• **Set exercise**: Reproduce the portion of the passage on John and Abigail Adams as parents between "President John Adams" and "twenty-first century standards.", inclusive.

• **Text block**:
START

President John Adams and First Lady Abigail are examples of what happens when eighteenth-century parenting is judged by twenty-first century standards.

Despite their being two of the most significant figures of the 1700s—John's biographer calls him “one of the most important Americans who ever lived,” and Abigail's biographer calls her "the most illustrious woman of the founding era"—both parents have been on the receiving end of much ridicule in modern times.

The Broadway smash Hamilton, for instance, teases that John only spent time with his family because “he doesn’t have a real job,” and HBO’s John Adams portrays an out-of-context dwindling relationship between John and Abigail and their alcoholic middle son, Charles.

"History has been unkind to John and Abigail Adams as parents," says Dr. Edith Gelles, a senior scholar at Stanford University's Clayman Institute and the author of multiple Adams family books and biographies.

END

• **Stored records**:

START

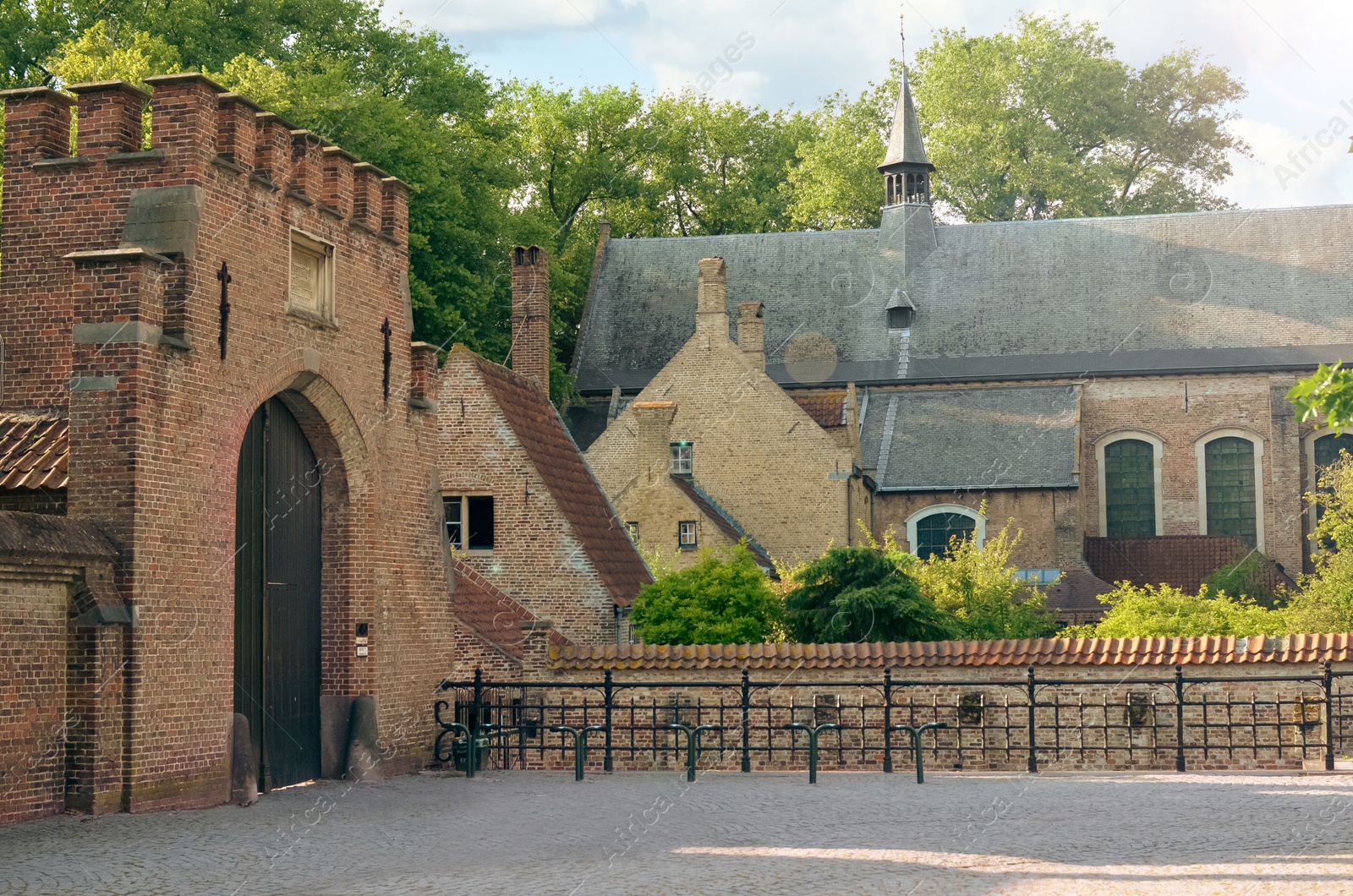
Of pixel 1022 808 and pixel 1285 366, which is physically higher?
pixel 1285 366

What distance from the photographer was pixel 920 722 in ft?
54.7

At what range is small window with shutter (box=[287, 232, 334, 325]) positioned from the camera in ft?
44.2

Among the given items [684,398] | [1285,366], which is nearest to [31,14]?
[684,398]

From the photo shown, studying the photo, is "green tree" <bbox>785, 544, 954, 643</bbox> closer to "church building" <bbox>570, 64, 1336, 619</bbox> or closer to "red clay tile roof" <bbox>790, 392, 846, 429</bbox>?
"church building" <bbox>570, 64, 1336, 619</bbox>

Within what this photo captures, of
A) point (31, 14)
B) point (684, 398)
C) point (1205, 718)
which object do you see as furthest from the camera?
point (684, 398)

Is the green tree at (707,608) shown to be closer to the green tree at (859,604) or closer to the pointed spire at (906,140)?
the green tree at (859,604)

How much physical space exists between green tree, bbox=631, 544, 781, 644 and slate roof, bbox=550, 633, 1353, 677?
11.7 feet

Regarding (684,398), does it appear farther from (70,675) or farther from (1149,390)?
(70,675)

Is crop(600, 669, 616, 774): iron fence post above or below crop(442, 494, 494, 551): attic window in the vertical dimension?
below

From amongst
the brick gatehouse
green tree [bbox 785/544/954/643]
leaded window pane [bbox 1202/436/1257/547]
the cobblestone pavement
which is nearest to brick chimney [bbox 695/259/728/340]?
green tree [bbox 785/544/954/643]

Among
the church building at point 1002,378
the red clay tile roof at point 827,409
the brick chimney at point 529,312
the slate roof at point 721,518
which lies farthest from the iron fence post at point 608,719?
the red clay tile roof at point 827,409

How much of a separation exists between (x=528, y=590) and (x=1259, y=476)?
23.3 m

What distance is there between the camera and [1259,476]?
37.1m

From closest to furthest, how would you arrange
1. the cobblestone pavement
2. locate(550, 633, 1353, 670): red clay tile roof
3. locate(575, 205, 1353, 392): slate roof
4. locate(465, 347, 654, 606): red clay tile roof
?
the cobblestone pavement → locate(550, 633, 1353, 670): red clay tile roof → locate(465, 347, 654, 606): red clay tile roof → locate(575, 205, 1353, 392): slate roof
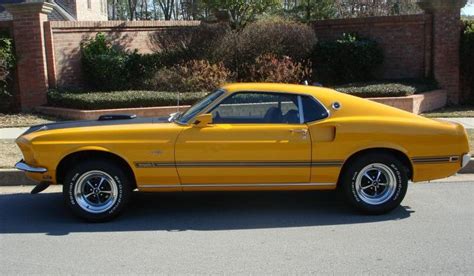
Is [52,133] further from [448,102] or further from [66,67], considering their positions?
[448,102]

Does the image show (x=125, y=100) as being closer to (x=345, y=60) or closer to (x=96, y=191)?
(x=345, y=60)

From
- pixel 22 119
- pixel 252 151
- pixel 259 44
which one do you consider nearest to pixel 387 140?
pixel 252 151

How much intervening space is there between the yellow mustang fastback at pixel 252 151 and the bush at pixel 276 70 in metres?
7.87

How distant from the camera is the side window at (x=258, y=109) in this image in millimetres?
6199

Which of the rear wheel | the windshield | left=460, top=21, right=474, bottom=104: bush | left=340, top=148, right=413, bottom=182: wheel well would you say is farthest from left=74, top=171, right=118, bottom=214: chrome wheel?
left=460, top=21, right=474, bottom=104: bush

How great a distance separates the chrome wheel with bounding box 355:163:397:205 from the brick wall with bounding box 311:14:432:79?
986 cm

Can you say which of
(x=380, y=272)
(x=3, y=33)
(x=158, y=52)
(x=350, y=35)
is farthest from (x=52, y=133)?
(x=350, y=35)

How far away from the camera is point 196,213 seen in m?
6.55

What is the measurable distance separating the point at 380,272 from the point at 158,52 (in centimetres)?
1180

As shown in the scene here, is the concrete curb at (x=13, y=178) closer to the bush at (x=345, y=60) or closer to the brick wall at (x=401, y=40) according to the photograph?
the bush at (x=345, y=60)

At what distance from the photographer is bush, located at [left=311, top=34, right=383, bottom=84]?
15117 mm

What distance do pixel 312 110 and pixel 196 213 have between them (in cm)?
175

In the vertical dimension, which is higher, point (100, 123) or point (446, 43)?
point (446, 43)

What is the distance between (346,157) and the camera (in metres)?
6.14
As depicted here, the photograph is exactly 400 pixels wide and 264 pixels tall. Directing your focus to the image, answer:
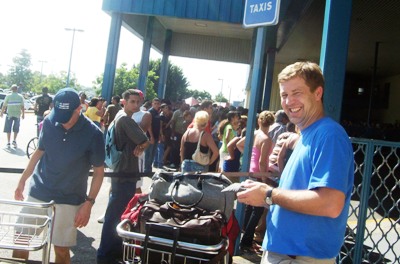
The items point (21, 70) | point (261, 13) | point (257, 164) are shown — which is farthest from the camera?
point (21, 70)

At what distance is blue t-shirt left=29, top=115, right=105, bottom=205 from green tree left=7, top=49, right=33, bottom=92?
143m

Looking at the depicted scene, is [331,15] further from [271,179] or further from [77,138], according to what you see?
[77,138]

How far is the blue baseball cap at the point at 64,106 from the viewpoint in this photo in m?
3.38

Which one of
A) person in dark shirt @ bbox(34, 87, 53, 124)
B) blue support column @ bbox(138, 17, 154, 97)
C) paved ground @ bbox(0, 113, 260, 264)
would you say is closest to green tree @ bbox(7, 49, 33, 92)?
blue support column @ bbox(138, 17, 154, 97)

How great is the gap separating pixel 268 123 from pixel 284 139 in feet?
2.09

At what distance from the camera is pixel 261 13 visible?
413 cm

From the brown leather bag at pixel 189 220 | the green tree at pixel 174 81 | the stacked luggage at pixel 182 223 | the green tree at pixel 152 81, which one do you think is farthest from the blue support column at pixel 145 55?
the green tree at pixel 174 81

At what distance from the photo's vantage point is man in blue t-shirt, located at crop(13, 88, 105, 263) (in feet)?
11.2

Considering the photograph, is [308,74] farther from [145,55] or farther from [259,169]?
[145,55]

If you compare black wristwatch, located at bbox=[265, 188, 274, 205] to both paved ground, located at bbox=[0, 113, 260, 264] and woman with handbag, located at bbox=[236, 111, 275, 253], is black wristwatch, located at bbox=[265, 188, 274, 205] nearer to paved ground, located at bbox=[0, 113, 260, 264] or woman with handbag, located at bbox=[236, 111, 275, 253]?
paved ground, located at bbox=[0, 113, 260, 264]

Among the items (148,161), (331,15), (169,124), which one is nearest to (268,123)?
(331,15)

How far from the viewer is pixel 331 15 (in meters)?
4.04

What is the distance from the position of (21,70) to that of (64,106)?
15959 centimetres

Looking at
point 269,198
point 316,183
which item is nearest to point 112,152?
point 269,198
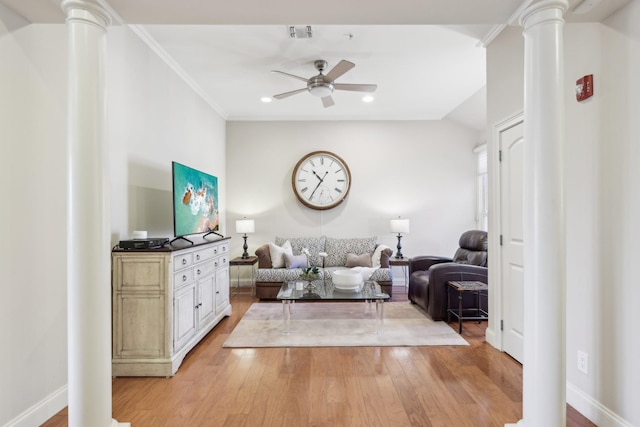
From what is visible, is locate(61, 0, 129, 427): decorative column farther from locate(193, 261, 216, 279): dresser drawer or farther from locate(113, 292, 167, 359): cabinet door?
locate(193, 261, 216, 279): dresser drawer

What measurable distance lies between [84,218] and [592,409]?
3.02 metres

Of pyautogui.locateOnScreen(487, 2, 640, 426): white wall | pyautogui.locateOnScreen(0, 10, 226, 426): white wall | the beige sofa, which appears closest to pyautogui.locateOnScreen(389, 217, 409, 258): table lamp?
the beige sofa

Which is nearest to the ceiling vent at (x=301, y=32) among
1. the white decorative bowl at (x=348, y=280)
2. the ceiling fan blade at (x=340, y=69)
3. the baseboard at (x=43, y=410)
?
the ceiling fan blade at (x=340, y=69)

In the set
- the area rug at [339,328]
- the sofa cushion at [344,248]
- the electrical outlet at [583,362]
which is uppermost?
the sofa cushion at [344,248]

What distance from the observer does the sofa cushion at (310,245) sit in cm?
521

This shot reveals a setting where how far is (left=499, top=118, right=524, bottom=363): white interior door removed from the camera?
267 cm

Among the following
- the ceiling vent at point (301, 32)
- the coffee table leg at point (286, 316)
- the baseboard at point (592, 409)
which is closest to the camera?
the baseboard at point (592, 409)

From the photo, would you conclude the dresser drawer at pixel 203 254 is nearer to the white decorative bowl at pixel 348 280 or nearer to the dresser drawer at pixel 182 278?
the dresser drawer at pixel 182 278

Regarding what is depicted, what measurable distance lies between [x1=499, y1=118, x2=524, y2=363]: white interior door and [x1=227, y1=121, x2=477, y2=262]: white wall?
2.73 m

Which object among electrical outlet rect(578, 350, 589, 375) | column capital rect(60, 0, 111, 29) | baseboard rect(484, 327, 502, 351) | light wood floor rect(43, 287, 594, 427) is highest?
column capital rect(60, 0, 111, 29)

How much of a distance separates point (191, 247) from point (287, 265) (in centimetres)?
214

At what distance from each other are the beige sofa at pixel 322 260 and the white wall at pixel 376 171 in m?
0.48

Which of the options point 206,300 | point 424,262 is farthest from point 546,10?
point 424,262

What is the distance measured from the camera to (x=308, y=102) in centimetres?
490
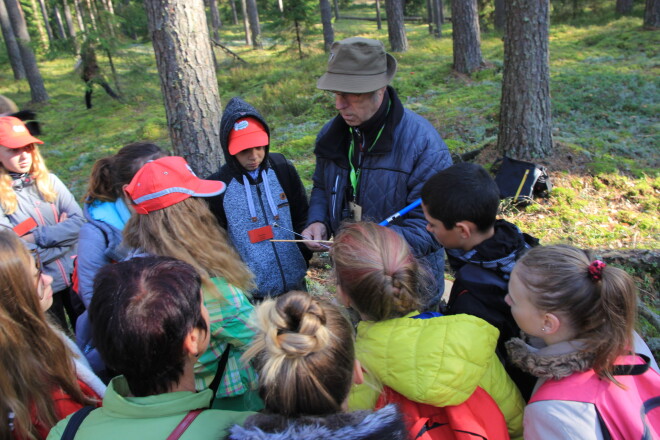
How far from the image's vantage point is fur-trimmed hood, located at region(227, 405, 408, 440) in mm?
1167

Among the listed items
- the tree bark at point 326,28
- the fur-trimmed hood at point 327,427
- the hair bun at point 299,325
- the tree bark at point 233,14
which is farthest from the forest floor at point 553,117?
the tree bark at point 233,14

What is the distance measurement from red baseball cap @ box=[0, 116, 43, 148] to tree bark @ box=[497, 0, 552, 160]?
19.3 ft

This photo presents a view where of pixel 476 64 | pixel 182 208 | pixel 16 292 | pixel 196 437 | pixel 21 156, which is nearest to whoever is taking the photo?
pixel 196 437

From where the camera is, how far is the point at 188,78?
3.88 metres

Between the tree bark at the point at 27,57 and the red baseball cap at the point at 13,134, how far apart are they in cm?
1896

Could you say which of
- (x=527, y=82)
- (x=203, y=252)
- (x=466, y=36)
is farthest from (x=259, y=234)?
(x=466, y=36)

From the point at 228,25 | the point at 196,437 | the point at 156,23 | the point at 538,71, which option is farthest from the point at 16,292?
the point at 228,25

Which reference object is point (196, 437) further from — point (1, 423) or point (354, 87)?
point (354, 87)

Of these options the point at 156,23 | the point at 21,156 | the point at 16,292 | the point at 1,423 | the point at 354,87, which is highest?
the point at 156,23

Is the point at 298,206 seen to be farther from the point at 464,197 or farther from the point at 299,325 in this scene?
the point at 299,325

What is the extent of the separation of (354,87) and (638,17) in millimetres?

END

• **Output of the exercise**:
President John Adams and First Lady Abigail are examples of what happens when eighteenth-century parenting is judged by twenty-first century standards.